Exercise details: Exactly how many lines in the entries contain "back"? Give that number alone.
── Records shown
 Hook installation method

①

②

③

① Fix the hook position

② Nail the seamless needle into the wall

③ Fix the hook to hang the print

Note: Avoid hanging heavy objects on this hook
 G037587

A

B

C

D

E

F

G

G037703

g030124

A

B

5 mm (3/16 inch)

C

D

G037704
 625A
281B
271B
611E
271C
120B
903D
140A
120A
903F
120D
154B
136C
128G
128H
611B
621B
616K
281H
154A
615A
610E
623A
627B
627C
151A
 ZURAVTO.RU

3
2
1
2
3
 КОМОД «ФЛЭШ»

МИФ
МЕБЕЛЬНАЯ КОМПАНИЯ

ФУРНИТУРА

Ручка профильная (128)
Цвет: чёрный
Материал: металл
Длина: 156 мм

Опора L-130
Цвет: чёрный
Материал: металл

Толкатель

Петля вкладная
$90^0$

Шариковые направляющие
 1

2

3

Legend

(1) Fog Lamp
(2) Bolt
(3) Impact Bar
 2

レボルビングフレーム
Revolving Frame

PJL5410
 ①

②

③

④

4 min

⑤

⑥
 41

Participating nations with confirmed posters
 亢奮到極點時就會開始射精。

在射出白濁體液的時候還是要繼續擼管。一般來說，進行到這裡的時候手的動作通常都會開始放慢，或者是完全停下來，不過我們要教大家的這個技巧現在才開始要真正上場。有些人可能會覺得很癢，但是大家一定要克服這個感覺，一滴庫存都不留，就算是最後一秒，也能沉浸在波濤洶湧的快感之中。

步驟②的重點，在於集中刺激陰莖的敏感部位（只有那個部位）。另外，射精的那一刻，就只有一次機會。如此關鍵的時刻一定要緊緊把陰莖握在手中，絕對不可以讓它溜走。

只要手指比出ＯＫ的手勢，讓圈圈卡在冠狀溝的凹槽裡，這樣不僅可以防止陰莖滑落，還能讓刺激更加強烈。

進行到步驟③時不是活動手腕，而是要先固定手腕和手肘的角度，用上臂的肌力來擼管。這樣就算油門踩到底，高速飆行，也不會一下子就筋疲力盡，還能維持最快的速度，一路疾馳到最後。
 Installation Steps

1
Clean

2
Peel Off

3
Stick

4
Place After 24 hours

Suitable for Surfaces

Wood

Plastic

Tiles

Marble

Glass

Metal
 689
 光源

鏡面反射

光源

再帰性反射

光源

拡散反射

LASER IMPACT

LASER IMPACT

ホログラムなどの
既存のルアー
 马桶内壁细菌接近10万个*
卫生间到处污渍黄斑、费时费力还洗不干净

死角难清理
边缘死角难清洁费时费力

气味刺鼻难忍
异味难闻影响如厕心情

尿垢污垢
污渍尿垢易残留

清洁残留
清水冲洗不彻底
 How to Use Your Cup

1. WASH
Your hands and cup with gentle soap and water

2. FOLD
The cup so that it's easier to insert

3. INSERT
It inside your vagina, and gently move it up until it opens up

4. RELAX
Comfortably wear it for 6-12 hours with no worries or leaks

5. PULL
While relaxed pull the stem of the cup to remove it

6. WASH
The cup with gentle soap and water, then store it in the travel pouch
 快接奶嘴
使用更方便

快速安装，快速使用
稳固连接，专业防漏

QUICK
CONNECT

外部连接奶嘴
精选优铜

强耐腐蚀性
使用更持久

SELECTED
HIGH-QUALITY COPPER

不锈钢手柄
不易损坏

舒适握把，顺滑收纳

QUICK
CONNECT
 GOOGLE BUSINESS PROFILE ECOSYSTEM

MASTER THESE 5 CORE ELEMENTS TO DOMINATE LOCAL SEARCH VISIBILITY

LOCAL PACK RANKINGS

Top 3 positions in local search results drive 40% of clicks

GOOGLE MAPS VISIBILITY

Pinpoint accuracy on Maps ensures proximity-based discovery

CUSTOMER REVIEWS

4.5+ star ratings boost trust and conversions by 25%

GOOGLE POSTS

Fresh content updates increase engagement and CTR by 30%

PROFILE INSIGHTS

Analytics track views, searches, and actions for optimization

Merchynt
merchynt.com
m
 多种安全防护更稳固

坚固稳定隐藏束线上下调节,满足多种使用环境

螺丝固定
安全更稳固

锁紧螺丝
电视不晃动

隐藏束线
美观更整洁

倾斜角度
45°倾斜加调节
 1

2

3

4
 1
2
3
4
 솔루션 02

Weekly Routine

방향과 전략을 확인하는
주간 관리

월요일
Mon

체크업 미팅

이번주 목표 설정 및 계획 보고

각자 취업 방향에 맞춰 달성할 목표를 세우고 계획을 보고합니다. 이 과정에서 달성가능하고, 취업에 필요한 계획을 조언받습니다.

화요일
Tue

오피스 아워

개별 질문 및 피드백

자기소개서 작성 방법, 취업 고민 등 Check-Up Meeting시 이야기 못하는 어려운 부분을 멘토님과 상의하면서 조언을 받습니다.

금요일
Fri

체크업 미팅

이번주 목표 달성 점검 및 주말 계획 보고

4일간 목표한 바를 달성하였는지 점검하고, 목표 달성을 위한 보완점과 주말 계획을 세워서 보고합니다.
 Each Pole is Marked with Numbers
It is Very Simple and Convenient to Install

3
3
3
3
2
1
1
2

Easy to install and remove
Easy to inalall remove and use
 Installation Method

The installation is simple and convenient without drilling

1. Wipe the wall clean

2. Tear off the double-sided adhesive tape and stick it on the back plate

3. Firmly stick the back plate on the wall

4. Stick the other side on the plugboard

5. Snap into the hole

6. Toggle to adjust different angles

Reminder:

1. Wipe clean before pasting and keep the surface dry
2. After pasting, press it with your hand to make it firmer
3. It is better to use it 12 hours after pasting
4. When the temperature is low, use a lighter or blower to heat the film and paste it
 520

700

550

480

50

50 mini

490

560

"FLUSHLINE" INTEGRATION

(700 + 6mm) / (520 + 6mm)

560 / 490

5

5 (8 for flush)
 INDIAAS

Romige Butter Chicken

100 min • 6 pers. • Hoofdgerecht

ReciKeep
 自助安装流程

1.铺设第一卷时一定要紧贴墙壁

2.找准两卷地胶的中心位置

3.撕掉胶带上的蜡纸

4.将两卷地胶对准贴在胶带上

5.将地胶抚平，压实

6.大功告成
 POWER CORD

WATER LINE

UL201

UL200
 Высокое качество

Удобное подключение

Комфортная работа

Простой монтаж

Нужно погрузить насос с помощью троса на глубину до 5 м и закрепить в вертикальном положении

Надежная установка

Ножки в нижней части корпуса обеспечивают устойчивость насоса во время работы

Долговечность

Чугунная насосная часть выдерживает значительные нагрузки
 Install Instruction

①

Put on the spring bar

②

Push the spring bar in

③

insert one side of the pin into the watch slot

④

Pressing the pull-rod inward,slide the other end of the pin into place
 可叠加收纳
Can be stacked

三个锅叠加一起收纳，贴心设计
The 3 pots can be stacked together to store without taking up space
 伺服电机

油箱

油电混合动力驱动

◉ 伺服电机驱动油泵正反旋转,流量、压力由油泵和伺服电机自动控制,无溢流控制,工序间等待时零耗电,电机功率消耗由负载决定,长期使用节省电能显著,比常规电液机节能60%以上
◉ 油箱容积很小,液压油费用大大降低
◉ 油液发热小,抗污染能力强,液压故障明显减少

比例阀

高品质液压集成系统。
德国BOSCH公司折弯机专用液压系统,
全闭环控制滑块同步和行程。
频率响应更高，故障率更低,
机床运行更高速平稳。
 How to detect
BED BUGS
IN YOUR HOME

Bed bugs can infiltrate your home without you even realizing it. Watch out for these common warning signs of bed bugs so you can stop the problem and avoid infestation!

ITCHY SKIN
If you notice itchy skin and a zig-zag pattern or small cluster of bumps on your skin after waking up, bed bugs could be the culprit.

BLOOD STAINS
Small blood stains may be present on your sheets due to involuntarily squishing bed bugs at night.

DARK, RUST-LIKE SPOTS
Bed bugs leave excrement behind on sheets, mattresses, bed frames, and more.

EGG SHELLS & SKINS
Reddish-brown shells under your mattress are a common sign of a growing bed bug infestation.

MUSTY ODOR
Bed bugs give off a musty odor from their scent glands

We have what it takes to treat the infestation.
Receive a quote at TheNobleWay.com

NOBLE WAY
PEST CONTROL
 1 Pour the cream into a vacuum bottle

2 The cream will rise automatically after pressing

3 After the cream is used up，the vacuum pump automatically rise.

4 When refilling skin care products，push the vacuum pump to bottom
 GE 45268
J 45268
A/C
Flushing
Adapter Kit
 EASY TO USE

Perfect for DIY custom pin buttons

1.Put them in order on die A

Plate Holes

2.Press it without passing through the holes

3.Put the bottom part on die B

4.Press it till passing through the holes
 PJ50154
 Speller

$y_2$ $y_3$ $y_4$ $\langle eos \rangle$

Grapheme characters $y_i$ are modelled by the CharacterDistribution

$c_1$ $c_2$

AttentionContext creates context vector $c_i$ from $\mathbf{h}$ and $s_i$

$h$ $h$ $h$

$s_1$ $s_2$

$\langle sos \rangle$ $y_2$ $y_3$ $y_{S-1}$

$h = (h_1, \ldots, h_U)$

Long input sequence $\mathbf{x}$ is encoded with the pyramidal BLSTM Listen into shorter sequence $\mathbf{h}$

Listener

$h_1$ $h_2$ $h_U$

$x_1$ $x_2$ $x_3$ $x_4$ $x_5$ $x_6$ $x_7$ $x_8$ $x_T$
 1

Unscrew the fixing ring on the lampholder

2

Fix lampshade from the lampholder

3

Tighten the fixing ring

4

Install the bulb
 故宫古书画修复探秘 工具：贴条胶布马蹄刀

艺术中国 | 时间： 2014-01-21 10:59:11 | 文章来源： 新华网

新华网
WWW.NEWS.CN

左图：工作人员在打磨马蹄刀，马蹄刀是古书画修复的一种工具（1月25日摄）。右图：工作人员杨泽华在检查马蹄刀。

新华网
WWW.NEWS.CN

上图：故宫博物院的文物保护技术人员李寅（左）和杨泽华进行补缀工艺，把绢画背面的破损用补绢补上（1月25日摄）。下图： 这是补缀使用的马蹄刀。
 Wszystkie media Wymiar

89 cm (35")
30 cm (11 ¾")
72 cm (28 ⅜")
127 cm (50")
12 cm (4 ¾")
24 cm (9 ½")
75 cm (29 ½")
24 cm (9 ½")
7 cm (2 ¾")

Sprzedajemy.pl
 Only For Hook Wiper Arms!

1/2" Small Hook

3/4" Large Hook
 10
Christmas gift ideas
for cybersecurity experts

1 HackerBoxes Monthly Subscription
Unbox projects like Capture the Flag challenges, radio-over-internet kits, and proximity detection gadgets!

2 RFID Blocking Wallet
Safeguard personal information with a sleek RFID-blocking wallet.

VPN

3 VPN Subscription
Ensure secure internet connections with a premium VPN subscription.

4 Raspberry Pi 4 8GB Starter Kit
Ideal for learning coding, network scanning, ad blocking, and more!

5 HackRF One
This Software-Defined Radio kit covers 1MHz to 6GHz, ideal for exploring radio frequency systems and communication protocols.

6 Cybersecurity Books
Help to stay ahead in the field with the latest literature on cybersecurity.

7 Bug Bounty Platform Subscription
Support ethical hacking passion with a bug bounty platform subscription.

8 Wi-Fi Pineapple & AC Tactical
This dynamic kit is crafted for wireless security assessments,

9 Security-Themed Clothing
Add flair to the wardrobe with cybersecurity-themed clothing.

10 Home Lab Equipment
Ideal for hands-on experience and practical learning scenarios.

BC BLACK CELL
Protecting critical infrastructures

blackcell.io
────
Response area: 2